Hi guys I'm new to the forum and I really need some opinions! I recently bought my 02 2.5s Altima and Ive recently been hearing a rattling noise when I give the car gas.

The noise is sometimes present when idling but I can usually only hear it when Im giving it a little bit of gas, usually around ~1500 RPM but once i get to a higher RPM the noise vanishes and comes back again when I go back to lower RPMs. The noise is only dependant on the RPM it seems and is not present when moving and not accelerating so Im quite sure its something in the engine.

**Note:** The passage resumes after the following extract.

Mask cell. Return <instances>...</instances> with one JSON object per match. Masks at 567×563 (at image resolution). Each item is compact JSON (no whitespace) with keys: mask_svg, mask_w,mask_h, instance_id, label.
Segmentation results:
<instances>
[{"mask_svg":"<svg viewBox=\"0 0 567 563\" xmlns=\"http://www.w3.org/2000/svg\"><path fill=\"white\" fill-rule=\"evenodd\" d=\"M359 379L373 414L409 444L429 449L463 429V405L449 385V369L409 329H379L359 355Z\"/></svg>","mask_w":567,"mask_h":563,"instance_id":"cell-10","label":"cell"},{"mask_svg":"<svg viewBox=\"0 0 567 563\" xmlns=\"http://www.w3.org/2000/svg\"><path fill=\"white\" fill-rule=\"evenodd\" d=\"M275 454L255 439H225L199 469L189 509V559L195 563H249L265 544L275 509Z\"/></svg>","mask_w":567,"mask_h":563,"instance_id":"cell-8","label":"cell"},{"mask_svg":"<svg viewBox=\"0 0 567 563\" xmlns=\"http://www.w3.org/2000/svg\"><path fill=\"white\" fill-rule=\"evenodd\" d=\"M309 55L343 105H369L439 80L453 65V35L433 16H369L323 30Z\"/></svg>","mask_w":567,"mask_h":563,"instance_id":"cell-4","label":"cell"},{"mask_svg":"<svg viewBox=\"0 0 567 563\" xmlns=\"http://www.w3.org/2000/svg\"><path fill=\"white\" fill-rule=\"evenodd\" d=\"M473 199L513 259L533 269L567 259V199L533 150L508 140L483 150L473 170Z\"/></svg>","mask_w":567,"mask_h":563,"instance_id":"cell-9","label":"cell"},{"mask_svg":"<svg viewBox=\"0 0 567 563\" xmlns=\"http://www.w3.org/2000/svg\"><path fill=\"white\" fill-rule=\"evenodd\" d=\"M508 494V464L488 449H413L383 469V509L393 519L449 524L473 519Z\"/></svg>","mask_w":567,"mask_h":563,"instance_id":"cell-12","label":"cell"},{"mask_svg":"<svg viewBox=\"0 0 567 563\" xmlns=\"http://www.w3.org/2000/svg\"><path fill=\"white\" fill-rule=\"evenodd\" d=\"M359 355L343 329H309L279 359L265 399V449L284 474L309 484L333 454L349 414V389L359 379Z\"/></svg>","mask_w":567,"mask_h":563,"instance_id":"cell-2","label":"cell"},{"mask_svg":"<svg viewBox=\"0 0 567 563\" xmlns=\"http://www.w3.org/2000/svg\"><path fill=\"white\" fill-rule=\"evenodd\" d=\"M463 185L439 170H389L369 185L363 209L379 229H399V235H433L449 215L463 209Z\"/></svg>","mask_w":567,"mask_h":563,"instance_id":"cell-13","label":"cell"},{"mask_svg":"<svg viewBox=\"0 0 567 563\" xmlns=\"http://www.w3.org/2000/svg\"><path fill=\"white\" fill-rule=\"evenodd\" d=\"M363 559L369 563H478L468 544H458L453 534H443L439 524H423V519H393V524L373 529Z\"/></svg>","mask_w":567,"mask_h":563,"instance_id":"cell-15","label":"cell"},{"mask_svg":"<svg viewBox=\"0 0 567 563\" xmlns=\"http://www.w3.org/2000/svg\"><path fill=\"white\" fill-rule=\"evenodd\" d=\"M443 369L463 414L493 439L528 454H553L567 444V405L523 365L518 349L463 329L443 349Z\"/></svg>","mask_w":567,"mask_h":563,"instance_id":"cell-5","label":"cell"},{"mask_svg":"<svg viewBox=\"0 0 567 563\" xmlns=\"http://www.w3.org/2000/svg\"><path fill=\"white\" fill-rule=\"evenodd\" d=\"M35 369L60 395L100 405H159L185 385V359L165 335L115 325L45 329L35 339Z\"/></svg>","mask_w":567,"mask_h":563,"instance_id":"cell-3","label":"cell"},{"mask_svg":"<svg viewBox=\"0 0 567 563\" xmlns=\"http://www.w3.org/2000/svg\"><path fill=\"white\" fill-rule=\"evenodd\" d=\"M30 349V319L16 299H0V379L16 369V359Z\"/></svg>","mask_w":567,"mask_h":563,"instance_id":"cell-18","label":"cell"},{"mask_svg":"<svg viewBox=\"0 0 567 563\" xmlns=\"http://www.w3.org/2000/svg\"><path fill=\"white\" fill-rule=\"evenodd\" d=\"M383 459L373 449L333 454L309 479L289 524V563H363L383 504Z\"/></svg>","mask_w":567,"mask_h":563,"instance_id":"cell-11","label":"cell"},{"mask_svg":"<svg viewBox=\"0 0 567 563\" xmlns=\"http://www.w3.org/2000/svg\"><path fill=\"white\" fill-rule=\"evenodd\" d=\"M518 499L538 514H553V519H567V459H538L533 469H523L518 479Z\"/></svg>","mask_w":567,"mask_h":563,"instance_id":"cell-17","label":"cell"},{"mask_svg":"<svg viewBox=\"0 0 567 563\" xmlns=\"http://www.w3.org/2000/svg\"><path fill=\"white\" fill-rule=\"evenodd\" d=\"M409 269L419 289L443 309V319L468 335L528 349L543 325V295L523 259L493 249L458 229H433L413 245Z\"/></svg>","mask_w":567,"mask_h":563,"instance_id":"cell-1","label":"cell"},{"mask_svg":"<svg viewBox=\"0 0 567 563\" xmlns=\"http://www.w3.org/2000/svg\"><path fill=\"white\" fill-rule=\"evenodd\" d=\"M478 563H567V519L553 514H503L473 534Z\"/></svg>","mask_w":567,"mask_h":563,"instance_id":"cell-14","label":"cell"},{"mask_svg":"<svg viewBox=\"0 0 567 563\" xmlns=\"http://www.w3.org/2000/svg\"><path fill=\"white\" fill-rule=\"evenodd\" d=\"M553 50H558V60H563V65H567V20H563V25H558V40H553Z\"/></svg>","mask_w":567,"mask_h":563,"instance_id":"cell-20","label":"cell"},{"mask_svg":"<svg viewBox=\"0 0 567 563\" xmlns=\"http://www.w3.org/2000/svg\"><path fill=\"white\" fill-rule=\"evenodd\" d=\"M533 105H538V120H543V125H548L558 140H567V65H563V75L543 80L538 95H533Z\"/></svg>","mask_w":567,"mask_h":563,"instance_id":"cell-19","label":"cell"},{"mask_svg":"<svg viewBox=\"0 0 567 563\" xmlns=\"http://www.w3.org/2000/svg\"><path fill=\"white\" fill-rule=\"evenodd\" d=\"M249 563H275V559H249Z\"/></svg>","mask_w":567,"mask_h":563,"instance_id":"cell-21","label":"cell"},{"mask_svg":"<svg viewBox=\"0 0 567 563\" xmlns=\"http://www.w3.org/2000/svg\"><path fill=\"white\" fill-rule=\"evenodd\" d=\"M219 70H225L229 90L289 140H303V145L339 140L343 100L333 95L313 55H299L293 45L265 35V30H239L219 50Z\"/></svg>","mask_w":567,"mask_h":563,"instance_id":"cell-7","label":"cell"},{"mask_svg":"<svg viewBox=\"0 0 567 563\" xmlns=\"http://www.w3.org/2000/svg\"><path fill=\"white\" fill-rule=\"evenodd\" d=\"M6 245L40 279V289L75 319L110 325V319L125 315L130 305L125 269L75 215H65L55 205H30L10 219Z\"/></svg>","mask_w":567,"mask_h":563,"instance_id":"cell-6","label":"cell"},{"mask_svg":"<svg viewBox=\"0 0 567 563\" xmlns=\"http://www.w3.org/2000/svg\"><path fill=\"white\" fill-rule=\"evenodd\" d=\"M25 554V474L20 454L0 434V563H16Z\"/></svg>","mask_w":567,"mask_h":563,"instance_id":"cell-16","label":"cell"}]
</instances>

The noise doesnt sound too menacing but its definitely noticeable and sounds really awful compared to the lovely purr I get to hear when Im at higher RPM, it isnt a mettalic sound so I dont think its anything metal or at least not metal on metal. At times when idling it almost even sounds like the sputtering of a diesel.

I dont know a lot about cars but I took a look under the hood to see what was going on while having someone rev the car in the RPM range that the noise is present and it sounds like its coming from inside/around the engine block on the passenger side but I couldnt really see anything that could make the noise.

I really dont know what to do as the car runs fine but the noise is incredibly irritating (some times end up speeding so i dont have to hear it..) and makes my car sound awful. Should I be worried? Does anyone have any experience with something like this? Any suggestions or should i just book shop time? Any help is appreciated, thanks!


----------



## dcalleja777 (May 15, 2014)

Sputtering of a Diesel i would think its a leak in the exhaust. Not sure on the 4 cylinder but i got the SER and the heat shields on the Catalytic Converters started to rattle on mine. 
Something is most likely loose on the exhaust if you have a set of ramps that would help you get under it. If not then an hr labor at a qualified shop should do it.


----------